◆ Text block:
-- Opening Marker --

Natural hydrocarbon seeps are providing the nutrients for vast microbial communities to thrive in the Gulf of Mexico. Although the oil itself is not particularly beneficial, the nutrients it brings up enable the micro-ecosystem to flourish.

Researchers from Columbia University have discovered how bubbles formed by naturally-occurring oil seeps in the Gulf of Mexico attract large volumes of microorganisms known as phytoplankton. They believe this is because of the amount of nutrients from the ocean floor that the bubbles bring with them to the surface.
(Photo : Ajit Subramaniam | Columbia University)

Petroleum seeps are quite common in many areas of the world, though many of them have already been exploited completely. In fact, oil seeps have been exploited since ancient times, by both humans and microorganisms. However, marine seeps are relatively understudied, and only in recent years have we become better at detecting them through remote sensing.

Seeps generally flow at a very slow and steady rate; the material that flows is generally toxic, but some organisms that live nearby have adapted to the conditions and even take advantage of them. This seems to be the case with phytoplankton communities gather in areas of the Gulf .

“This is the beginning of evidence that some microbes in the Gulf may be preconditioned to survive with oil, at least at lower concentrations,” oceanographer Ajit Subramaniam from Columbia’s Lamont-Doherty Earth Observatory said.

The theory is that rising oil and gas bubbles are bringing up deep-water nutrients that phytoplankton need to grow. This would explain why the biggest blooms are located above the seeps, but at a distance. The highest phytoplankton concentration was located several hundred feet below the water surface – twice higher than the average.

-- Closing Marker --

◆ Data under study:
-- Opening Marker --

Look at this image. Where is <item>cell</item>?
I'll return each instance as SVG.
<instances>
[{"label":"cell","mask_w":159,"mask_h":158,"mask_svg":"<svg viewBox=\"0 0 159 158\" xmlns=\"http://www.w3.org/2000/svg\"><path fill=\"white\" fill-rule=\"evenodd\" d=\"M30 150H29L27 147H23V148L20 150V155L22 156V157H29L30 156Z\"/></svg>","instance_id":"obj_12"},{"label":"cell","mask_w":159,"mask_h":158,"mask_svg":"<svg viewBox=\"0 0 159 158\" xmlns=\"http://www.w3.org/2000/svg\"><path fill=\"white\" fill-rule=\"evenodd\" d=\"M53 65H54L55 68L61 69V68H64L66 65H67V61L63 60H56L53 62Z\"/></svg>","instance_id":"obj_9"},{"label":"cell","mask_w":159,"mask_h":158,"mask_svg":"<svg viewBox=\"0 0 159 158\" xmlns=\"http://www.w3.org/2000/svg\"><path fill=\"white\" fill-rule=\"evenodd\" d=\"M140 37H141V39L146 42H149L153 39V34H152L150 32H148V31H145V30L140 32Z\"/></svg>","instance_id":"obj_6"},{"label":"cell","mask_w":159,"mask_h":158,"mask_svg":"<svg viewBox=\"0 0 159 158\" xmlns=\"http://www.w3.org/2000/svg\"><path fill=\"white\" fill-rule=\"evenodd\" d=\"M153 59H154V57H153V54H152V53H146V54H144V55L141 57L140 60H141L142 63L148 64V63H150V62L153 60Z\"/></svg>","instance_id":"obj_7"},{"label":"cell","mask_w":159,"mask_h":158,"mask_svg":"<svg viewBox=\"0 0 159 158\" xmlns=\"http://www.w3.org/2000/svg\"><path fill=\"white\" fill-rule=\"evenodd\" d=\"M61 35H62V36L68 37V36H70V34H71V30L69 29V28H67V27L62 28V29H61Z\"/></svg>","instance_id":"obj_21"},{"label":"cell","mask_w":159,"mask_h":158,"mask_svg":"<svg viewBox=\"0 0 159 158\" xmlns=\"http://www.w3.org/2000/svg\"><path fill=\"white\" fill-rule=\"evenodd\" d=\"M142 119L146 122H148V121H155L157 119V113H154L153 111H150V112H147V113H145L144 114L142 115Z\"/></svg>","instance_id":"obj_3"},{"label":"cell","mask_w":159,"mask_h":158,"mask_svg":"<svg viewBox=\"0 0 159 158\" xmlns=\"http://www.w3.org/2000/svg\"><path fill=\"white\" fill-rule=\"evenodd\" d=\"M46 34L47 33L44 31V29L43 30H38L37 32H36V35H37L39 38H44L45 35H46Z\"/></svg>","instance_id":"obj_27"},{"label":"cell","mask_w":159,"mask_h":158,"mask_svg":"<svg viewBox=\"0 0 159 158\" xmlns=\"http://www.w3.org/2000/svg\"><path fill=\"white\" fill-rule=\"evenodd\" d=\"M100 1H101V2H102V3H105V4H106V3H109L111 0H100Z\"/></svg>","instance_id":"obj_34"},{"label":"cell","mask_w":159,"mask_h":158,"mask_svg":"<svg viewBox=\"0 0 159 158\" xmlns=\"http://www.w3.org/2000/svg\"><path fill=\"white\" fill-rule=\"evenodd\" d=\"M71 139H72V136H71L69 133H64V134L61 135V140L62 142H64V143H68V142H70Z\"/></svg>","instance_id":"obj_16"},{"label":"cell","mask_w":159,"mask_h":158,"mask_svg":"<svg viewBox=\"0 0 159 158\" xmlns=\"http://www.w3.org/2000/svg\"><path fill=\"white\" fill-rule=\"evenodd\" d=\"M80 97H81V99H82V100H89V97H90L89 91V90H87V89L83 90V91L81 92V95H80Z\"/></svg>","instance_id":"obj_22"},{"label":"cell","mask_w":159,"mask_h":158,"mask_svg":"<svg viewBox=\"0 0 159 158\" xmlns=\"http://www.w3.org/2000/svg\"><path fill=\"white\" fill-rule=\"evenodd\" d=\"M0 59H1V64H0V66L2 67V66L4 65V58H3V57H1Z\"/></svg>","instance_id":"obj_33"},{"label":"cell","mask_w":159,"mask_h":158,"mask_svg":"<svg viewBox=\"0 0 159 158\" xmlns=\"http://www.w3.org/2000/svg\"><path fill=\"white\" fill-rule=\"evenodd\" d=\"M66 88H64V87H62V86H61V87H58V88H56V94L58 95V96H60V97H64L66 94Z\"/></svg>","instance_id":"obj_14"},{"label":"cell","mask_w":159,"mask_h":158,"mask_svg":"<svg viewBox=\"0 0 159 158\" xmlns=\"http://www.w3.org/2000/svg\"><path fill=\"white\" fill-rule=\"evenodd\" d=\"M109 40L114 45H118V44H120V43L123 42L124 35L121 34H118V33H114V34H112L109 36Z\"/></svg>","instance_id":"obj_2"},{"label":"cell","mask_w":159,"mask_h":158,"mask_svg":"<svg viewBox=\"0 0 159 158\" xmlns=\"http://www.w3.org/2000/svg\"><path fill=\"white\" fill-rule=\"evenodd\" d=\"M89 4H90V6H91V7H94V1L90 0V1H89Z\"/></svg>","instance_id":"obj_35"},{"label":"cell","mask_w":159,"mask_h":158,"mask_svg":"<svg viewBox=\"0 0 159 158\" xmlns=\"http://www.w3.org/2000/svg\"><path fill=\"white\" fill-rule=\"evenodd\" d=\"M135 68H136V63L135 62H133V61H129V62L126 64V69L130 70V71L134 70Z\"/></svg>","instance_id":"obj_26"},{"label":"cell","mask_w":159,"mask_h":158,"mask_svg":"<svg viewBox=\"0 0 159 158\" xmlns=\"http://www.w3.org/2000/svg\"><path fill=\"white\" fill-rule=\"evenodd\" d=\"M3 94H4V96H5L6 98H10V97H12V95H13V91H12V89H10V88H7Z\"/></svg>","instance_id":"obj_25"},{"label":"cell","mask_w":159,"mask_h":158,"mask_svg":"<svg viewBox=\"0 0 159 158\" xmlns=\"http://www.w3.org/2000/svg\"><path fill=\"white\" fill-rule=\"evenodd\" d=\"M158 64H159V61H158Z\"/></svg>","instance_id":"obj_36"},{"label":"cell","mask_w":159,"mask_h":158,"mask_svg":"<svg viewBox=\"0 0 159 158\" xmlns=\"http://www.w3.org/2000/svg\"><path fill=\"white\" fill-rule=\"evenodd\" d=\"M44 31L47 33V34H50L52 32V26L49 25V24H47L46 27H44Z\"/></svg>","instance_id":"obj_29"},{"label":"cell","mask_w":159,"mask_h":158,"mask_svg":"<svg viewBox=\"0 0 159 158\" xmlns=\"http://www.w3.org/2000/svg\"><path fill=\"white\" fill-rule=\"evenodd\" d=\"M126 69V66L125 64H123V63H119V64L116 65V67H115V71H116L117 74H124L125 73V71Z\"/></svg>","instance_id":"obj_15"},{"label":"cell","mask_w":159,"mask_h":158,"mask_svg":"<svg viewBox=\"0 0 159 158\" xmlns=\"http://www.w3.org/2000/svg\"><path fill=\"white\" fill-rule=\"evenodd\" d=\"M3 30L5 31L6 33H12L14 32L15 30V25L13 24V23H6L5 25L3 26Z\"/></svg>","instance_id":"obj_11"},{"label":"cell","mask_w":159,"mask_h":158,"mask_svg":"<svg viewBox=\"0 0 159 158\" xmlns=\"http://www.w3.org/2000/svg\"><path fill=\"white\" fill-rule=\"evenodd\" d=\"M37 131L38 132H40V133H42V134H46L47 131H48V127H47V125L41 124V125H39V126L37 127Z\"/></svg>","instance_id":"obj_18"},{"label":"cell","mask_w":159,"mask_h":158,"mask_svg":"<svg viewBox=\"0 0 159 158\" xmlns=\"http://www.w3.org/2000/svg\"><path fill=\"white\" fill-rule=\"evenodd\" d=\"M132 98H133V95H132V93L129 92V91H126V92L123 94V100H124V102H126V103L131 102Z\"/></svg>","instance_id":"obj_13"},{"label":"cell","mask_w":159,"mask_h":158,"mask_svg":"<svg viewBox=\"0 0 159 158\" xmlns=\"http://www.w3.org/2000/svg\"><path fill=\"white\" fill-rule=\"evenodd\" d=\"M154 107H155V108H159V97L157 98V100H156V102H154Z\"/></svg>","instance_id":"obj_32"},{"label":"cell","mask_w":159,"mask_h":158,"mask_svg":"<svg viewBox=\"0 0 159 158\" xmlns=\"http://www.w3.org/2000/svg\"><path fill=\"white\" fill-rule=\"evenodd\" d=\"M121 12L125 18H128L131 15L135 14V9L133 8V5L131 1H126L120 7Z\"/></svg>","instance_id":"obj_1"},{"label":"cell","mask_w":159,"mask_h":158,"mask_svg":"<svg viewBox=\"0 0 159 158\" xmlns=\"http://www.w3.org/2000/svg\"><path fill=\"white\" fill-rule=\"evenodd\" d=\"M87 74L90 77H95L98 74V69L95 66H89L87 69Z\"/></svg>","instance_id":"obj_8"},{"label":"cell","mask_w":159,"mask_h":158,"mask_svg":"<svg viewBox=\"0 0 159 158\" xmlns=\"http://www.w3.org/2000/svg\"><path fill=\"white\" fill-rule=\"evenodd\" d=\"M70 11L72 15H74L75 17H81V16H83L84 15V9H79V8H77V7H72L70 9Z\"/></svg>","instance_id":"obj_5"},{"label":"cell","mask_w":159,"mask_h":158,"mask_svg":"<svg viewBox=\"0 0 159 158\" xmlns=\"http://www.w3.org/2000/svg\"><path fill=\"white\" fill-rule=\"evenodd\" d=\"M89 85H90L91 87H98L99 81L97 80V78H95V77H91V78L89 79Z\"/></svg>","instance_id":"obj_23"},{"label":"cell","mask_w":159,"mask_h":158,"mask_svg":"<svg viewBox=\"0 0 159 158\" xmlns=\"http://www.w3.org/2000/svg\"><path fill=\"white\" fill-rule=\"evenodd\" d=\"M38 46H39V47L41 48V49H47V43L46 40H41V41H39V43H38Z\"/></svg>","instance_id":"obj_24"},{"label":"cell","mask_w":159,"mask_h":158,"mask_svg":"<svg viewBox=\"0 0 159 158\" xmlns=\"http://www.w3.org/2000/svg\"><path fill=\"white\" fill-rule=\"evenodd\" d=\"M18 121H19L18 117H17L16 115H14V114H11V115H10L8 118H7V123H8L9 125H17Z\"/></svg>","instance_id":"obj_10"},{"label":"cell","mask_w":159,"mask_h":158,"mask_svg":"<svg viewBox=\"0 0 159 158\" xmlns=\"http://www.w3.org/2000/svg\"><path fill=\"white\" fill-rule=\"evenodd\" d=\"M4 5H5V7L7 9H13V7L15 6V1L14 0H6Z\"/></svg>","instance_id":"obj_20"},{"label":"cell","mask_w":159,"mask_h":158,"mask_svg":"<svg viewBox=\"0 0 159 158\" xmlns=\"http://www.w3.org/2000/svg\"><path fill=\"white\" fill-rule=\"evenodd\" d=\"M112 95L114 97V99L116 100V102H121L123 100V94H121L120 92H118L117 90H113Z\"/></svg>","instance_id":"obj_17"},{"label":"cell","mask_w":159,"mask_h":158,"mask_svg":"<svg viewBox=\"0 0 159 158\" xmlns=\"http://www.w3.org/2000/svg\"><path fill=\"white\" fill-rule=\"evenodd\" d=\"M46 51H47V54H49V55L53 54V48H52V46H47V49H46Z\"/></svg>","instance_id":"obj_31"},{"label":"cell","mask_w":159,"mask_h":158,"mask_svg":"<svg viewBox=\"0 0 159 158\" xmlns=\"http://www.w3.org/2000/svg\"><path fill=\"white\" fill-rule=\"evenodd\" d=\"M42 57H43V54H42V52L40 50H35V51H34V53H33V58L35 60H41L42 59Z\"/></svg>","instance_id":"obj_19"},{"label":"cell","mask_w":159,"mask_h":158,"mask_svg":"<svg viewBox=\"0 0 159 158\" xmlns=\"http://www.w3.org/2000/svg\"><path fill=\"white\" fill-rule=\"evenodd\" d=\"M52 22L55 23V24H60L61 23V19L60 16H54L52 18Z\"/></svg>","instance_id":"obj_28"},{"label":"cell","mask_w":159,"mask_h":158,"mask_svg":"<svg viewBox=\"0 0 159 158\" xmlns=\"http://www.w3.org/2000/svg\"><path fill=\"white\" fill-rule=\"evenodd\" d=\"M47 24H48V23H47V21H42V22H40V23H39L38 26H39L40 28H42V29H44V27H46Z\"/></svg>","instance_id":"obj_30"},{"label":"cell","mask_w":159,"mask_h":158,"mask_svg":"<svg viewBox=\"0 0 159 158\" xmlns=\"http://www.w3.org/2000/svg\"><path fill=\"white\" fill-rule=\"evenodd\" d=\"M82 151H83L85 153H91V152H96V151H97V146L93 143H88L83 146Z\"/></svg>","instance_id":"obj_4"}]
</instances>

-- Closing Marker --

◆ Assignment:
Copy the passage about Gulf of Mexico oil seeps above, word for word, from "Petroleum seeps are" to "Lamont-Doherty Earth Observatory said.".

◆ Finished task:
Petroleum seeps are quite common in many areas of the world, though many of them have already been exploited completely. In fact, oil seeps have been exploited since ancient times, by both humans and microorganisms. However, marine seeps are relatively understudied, and only in recent years have we become better at detecting them through remote sensing.

Seeps generally flow at a very slow and steady rate; the material that flows is generally toxic, but some organisms that live nearby have adapted to the conditions and even take advantage of them. This seems to be the case with phytoplankton communities gather in areas of the Gulf .

“This is the beginning of evidence that some microbes in the Gulf may be preconditioned to survive with oil, at least at lower concentrations,” oceanographer Ajit Subramaniam from Columbia’s Lamont-Doherty Earth Observatory said.